As many of you may know if you’ve been following this site for awhile, I avoid refined sugars due to a history of candida albicans and health problems which can be exacerbated by sugar intake. In fact, I believe that consuming refined sugars, while probably OK in moderation, can wreak havoc on anyone’s health when done to excess. With candida, I must be even more careful, especially after being on antibiotics for over a year. I went through a period of not eating any fruit or sugar, then slowly adding back non-refined, low glycemic sweeteners on occasion. Otherwise, I use stevia if I need a sweetener. I have also been advised to avoid fructose due to Lyme, which is why you will notice that agave nectar, while a staple of my baking in the past, is no longer used in my recipes. I tend to have the same attitude toward agave as I do toward regular sugar — fine in moderation, but problematic in excess, or even if consumed daily. However, these sweeteners can be especially problematic for people with health issues such as candida or Lyme, and should therefore be avoided.

For these reasons, Chloe’s desserts have both tempted and haunted me since I’ve had her book. Not to mention the fact that she has a new dessert book out, Chloe’s Vegan Desserts, which I have purposely not bought knowing it will just taunt me to no end.

chocolate chunk banana bread side view

Don’t worry – no one took a bite out of that second piece. I just made the age-old mistake of cutting too soon and that piece crumbled off as a result.

This weekend, I finally succumbed to my temptations and decided to tackle and modify a Chloe dessert recipe using a gluten-free flour and a sugar substitute. While I don’t even bake with unrefined sugar substitutes much anymore, I figured if I was going to bake something, it might as well be very, very good. In the end, I went with her Chocolate Chip Banana Cake recipe, which is on her website. Now, if any of you are also vegan, gluten-free and trying to avoid refined sugars, you’ll know that finding chocolate chips that meet your dietary requirements is completely impossible. They just don’t exist. So I usually try to avoid recipes calling for them, or use something else such as nuts or dried fruit — which sometimes (OK, probably most of the time) just doesn’t hit the spot in the way gooey chocolate does.

Dataset extract:
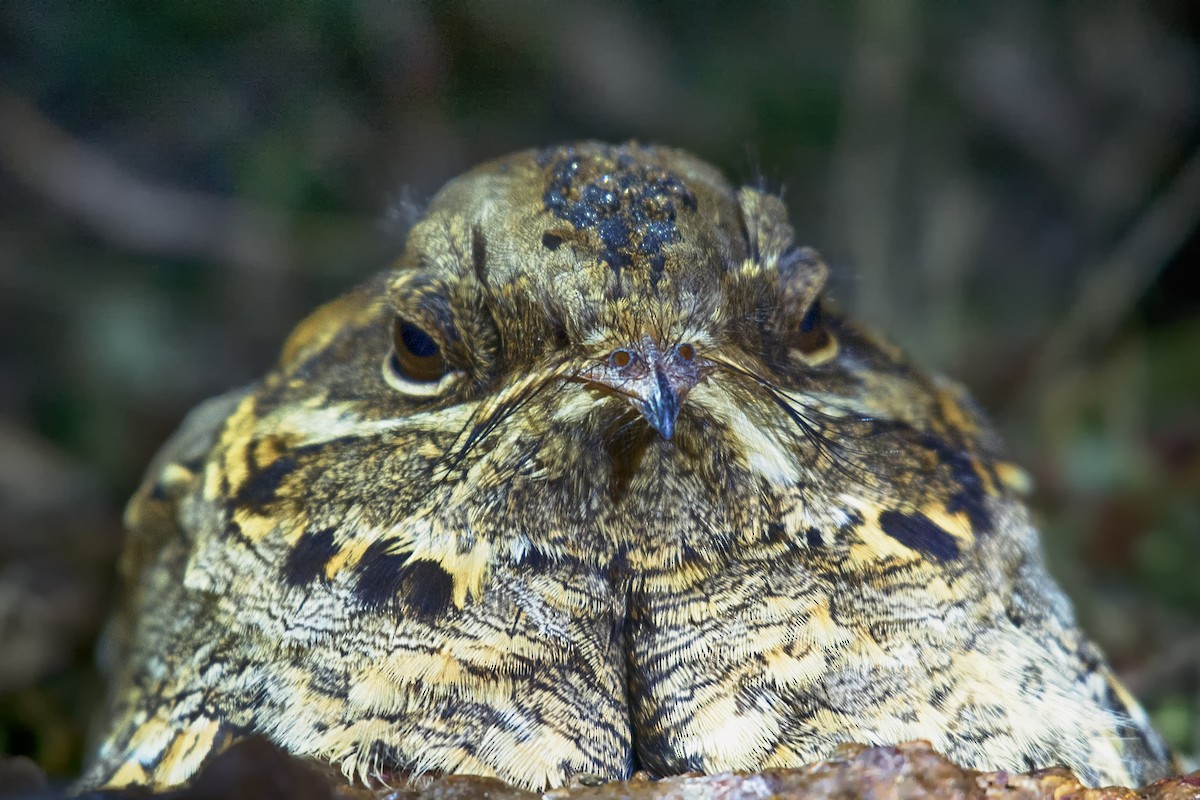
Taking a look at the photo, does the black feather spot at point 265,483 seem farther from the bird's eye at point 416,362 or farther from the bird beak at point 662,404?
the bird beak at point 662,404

Required tasks:
1) In the post about avoiding refined sugar, which of Chloe's recipes did the writer decide to modify?
2) Please continue the post about avoiding refined sugar, starting right after its last sentence.

Expected responses:
1) Her Chocolate Chip Banana Cake recipe, which is on her website.

2)
The reason I decided to go with a recipe calling for chocolate chips, however, is that I recently discovered what I imagine is a somewhat new product from the brand Coconut Secret, their Peruvian Crunch chocolate bar. It is simply dark chocolate, coconut and organic coconut crystals (dried coconut nectar). And it is TO. DIE. FOR. I almost felt like it was a waste of such an amazing chocolate bar to chop it up and mix it with other things. In fact, few recipes would actually justify such an act. But I felt that chocolate chunk banana bread had to be one of those recipes. And it was totally worth it.

photo (4)

Originally posted to my Instagram feed, @bversical

I made some other changes to Chloe’s original recipe in addition to my flour and sugar substitutions. Many of the changes were based on what I had on hand. I used olive oil instead of canola oil (I don’t ever have the latter on hand) and unsweetened almond milk in place of canned coconut milk (same thing — I always have almond milk on hand, almost never canned coconut milk). I also decreased the amount of chocolate chunks because I wanted to keep it to only one bar — otherwise, it could start getting ridiculously pricey just to make banana bread. I also omitted the salt, just to experiment for those trying to watch their salt intake whether it would make a difference. It was still amazingly tasty and flavorful. Though it would be interesting if someone did a taste-test to compare the salted and non-salted versions side-by-side. Finally, I had run out of ground ginger so omitted that from the recipe, and it was still extremely flavorful and well-spiced. I could also easily see this recipe being good with shredded coconut (it’s already in the chocolate bar, so it adds a nice flavor punch), chopped walnuts, or even some orange zest if you’re feeling super adventurous.

Chocolate Chunk Banana Bread:
Adapted from the amazing Chloe Coscarelli’s recipe for Chocolate Chip Banana Cake at Chefchloe.com

2 cups Bob’s Red Mill Gluten-Free All-Purpose Flour

1 teaspoon xanthan gum

1 cup coconut crystals/coconut palm sugar

1 teaspoon aluminum-free baking powder

1/2 teaspoon baking soda

1/2 teaspoon ground cinnamon

1/2 teaspoon ground clove

1/2 teaspoon ground nutmeg

1 cup mashed very ripe banana (about 2 large bananas)

1 cup unsweetened non-dairy milk (almond or coconut milk to be soy-free, soy or rice milk will make it nut-free)

1/2 cup Extra Virgin Olive Oil, plus more for greasing pan

2 teaspoons apple cider vinegar

2 teaspoons pure vanilla extract (original recipe calls for 1 tablespoon, I had just run out)

1 chocolate bar such as Coconut Secret Peruvian Crunch, chopped (yields about 1/2 cup)


1. Lightly grease a 5×10″ loaf pan with olive oil. Set aside. Preheat oven to 350 degrees.

2. In a large bowl, whisk together dry ingredients: flour, xanthan gum, coconut sugar, baking powder, baking soda and spices.

3. In a separate bowl, gently whisk together mashed banana, oil, milk, vinegar and vanilla extract. Slowly add to dry ingredients and whisk until just combined, being careful not to overmix.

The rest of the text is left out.